Ao contrário dos advogados João Batista e Gabriel Pimenta, -o primeiro filho do estado de São Paulo, e o segundo das Minas Gerais -, o militante do PC do B, Paulo César Fonteles Lima é nascido em Belém, no seio de uma família de militantes comunistas. Em comum, todos eram advogados ligados à luta pela reforma agrária no estado do Pará.

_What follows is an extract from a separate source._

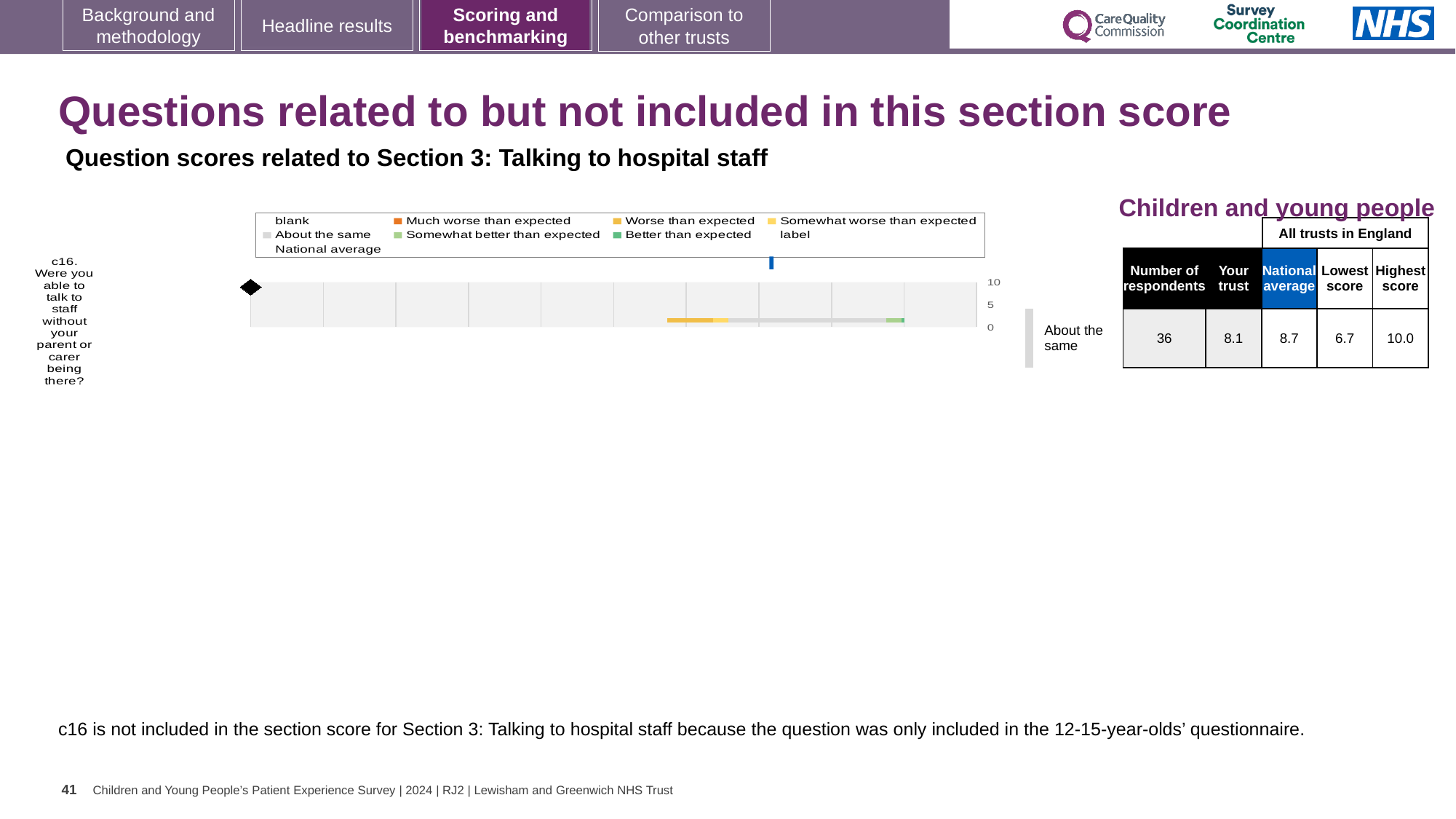
Which question code is plotted on the chart? c16 What is the difference between the highest score and the lowest score for c16? 3.3 What is the difference between the national average and the 'Your trust' score for c16? 0.6 What is the national average score for c16? 8.7 What is the 'Your trust' score for c16? 8.1 Which is higher for c16, the 'Your trust' score or the national average? National average What is the lowest score across all trusts in England for c16? 6.7 How many respondents answered c16? 36 How many survey questions are plotted on the chart? 1 What benchmark category is shown next to the c16 bar? About the same What is the highest score across all trusts in England for c16? 10.0 What kind of chart is used to show the c16 question score? bar chart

“Os advogados do mato”, assim eram denominados por conta da defesa de camponeses e dirigentes sindicais contra a sanha do latifúndio, foram igual e brutalmente assassinados na década de 1980. Fonteles foi executado há 34 anos com três tiros na cabeça por dois pistoleiros, na cidade de Ananindeua, na região metropolitana de Belém, capital do Pará, quando somava 38 anos.

O crime ocorreu sob a luz do sol de uma manhã do dia 11 de junho de 1987.  Reportagem de Lúcio Flávio Pinto, realizada na época, esclarece que José Roberto Vasconcelos, o Betão, e Marcos Antonio Nogueira, o Marquinhos foram os pistoleiros responsáveis pela execução.

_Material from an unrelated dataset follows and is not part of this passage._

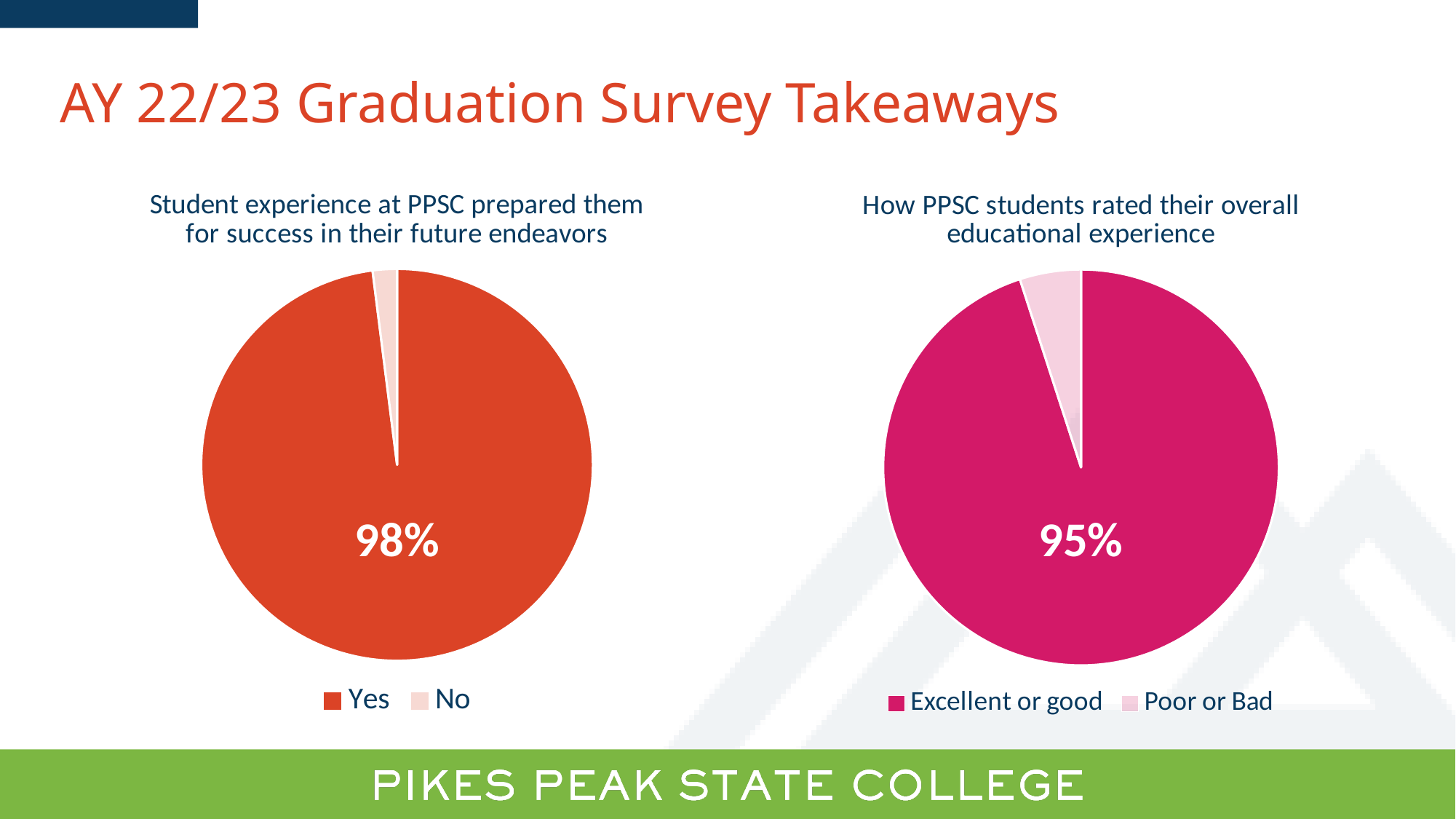
Which is larger: the Yes share in the left pie chart or the Excellent or good share in the right pie chart? Yes share in the left pie chart How many entries does the legend of the right pie chart list? 2 In the right pie chart, what share of students rated their overall educational experience as Excellent or good? 95% In the left pie chart, what share of students said their experience at PPSC prepared them for success in their future endeavors? 98% What is the title of the right pie chart? How PPSC students rated their overall educational experience In the right pie chart, which category has the smallest slice? Poor or Bad What kind of chart is used on the left side of the slide? Pie chart What is the difference between the Yes share in the left pie chart (98%) and the Excellent or good share in the right pie chart (95%)? 3 percentage points In the left pie chart, which category has the largest slice? Yes How many slices does the left pie chart have? 2 What are the two legend entries of the left pie chart? Yes and No What kind of chart is used on the right side of the slide? Pie chart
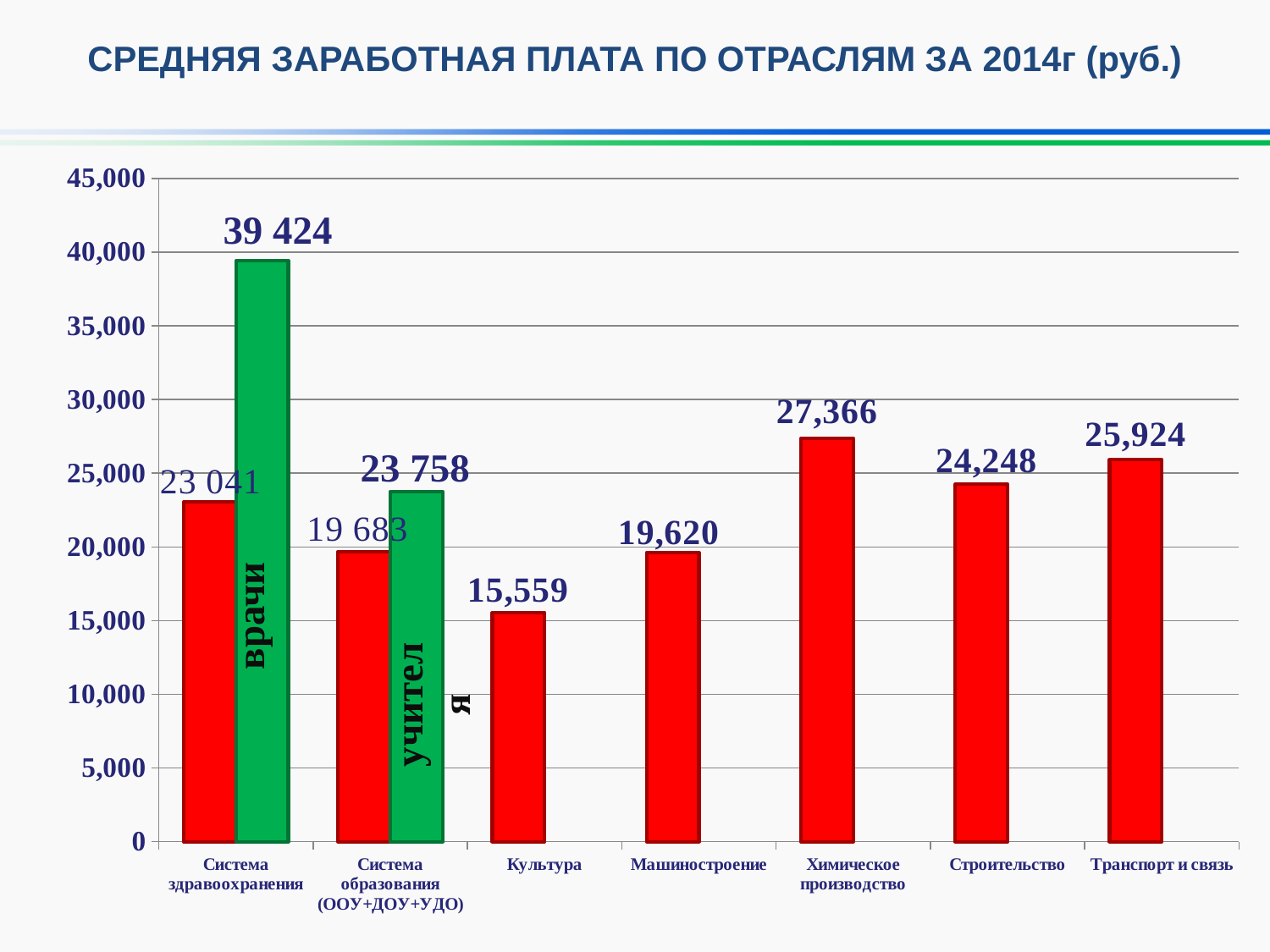
What is the average salary shown for Химическое производство? 27,366 Which bar has the highest value on the chart? врачи (Система здравоохранения) What is the average salary shown for Транспорт и связь? 25,924 What is the difference between the values for Химическое производство and Машиностроение? 7,746 What type of chart is shown on the slide? bar chart What value is shown on the red bar in the Система образования (ООУ+ДОУ+УДО) category? 19 683 What is the average salary shown for Культура? 15,559 Which category has the lowest average salary on the chart? Культура Which is larger, the value for Строительство or the value for Транспорт и связь? Транспорт и связь What is the average salary shown for Строительство? 24,248 What value is shown on the green bar labelled 'врачи' in the Система здравоохранения category? 39 424 How many categories are labelled on the x axis of the chart? 7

Militante comunista desde os tempos de estudante, as ações combativas no parlamento do estado e como advogado das Comissão Pastoral da Terra (CPT) na defesa de posseiros incomodavam oligarquias locais e interesses de grandes corporações do estado e fora dele. Para estes setores era urgente neutralizar o advogado dos sem terra.

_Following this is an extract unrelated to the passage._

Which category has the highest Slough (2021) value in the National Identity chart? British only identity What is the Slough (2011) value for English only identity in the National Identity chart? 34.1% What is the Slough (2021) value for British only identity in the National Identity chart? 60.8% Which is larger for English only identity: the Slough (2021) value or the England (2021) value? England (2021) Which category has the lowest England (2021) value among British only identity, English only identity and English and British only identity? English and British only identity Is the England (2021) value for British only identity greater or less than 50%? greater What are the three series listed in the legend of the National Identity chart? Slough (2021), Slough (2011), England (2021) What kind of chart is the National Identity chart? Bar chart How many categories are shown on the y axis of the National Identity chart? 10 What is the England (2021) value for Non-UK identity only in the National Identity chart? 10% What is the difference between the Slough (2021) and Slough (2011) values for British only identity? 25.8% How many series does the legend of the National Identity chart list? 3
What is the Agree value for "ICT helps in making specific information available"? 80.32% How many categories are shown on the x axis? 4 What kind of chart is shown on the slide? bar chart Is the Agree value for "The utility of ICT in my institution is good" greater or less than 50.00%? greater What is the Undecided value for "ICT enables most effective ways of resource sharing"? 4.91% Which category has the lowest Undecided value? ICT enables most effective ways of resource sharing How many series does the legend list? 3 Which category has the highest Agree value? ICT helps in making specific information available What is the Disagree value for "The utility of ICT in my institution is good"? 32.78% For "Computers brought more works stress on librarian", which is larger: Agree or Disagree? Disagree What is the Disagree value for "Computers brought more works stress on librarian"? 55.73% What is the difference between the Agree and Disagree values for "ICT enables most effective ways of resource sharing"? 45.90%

O gerente da trama que desembocou na execução de Fonteles foi o ex advogado natural de São Paulo, James Sylvio de Vita Lopes. O “capitão” James, como veio a ser codinominado, abandonou o Direito para a exercer a função de “segurança” dos interesses do setor ruralista do estado e das grandes empresas, recupera Lúcio Flávio. 

O paulista sentou praça na região de Viseu, palco histórico de conflito entre a empresa Cidepar, e posseiros defendidos pelo gatilheiro Quintino.  James também defendia os interesses do Grupo Jonasa, dedicada à navegação, dirigido pelo senhor Joaquim Fonseca.

Eis um dos fios da meada da trama que redundou no assassinato de Fonteles. O crime envolve ainda a empresa Belauto, Serviço Nacional de Informação (SNI), agente da Segurança Pública do estado e a União Democrática Ruralista (UDR), o braço armado dos ruralistas. Assim narra a investigação de Pinto.